Start of PAGE EXCERPT
Organizing Committee

Paolo Tasca

Paolo Tasca

Executive Director, UCL Centre for Blockchain Technologies

Paolo Tasca is a FinTech economist specialising in P2P financial systems.
An advisor for different international organisations including the EU Parliament on blockchain technologies, Paolo recently joined the University College London as Director of the Centre for Blockchain Technologies (UCL CBT).  Prior to that, he has been a senior research economist at Deutsche Bundesbank working on digital currencies and P2P lending.
Paolo is the co-author of the bestseller “FINTECH Book” and the co-editor of the book “Banking Beyond Banks and Money”. He holds an M.A in Politics and Economics (summa cum laude) from the University of Padua and a M.Sc. in Economics and Finance from Ca’ Foscari, Venice. He did his PhD studies in Business between Ca’ Foscari Venice and ETH, Zürich.

Tomaso Aste

Tomaso Aste

Scientific Director, UCL Centre for Blockchain Technologies

Tomaso Aste is UCL Professor of Complexity Science; Head of the Financial Computing and Analytics Group UCL (2012-), co-Director UCL Centre for Blockchain Technologies (2015-), Programme Director MSc in Financial Risk Management (2012-); Vice-Director of the Centre for doctoral Training in Financial Computing & Analytics (2014-); Member of the Board of the ESRC LSE-UCL Systemic Risk Centre (2012-). Tomaso Aste graduated in Physics at the University of Genoa and has a PhD in from Politecnico di Milano. Prior to UCL he was Reader at the School of Physics, University of Kent (2009-2012); Associate Professor at the Department of Applied Mathematics The Australian National University (2002-2009).
End of PAGE EXCERPT
Start of ENTRIES
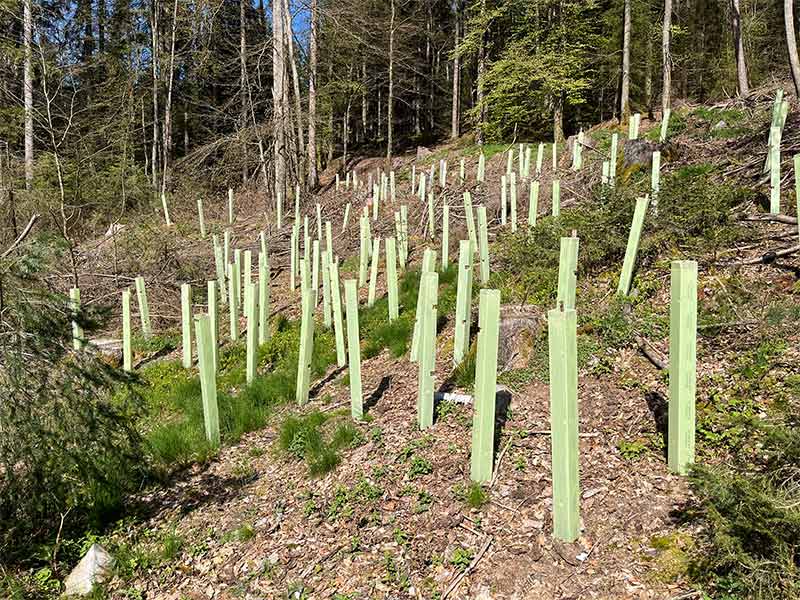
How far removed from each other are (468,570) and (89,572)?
7.35 ft

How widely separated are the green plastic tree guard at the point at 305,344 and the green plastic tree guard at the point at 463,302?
53.5 inches

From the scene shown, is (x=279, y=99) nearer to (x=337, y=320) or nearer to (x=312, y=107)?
(x=312, y=107)

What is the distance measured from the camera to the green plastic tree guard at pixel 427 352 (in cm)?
375

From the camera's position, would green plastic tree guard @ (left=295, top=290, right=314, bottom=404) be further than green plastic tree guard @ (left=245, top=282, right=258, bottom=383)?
No

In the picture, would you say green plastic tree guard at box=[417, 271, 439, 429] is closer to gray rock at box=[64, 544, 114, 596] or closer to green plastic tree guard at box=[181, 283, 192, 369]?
gray rock at box=[64, 544, 114, 596]

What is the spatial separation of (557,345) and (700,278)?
345cm

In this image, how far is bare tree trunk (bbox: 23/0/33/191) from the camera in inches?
274

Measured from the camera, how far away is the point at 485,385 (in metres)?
3.01

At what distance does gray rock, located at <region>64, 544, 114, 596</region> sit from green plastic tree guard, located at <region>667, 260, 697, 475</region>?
3395 millimetres

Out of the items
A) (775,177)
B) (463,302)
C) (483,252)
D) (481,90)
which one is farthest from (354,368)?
(481,90)

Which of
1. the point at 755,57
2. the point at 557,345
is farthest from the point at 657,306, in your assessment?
the point at 755,57

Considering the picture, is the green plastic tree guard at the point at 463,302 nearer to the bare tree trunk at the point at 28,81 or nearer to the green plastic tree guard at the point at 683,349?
the green plastic tree guard at the point at 683,349

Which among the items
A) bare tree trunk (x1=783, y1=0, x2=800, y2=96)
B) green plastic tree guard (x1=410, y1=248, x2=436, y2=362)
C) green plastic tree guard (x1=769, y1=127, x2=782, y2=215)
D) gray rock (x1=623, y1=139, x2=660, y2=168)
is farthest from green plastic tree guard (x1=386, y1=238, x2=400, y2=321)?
bare tree trunk (x1=783, y1=0, x2=800, y2=96)

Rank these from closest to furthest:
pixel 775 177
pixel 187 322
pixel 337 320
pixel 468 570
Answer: pixel 468 570 → pixel 337 320 → pixel 775 177 → pixel 187 322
End of ENTRIES
▶ [SET TASK 1]:
Print the passage from the organizing committee page starting with "Organizing Committee" and going on through "and P2P lending.".
▶ [SET TASK 2]:
Return each line of the records that contains the string "farthest", matching case exactly.
The committee page and the records have no connection to each other.

▶ [TASK OUTPUT 1]:
Organizing Committee

Paolo Tasca

Paolo Tasca

Executive Director, UCL Centre for Blockchain Technologies

Paolo Tasca is a FinTech economist specialising in P2P financial systems.
An advisor for different international organisations including the EU Parliament on blockchain technologies, Paolo recently joined the University College London as Director of the Centre for Blockchain Technologies (UCL CBT).  Prior to that, he has been a senior research economist at Deutsche Bundesbank working on digital currencies and P2P lending.

▶ [TASK OUTPUT 2]:
which one is farthest from (354,368)?
is farthest from the point at 657,306, in your assessment?
is farthest from green plastic tree guard (x1=386, y1=238, x2=400, y2=321)?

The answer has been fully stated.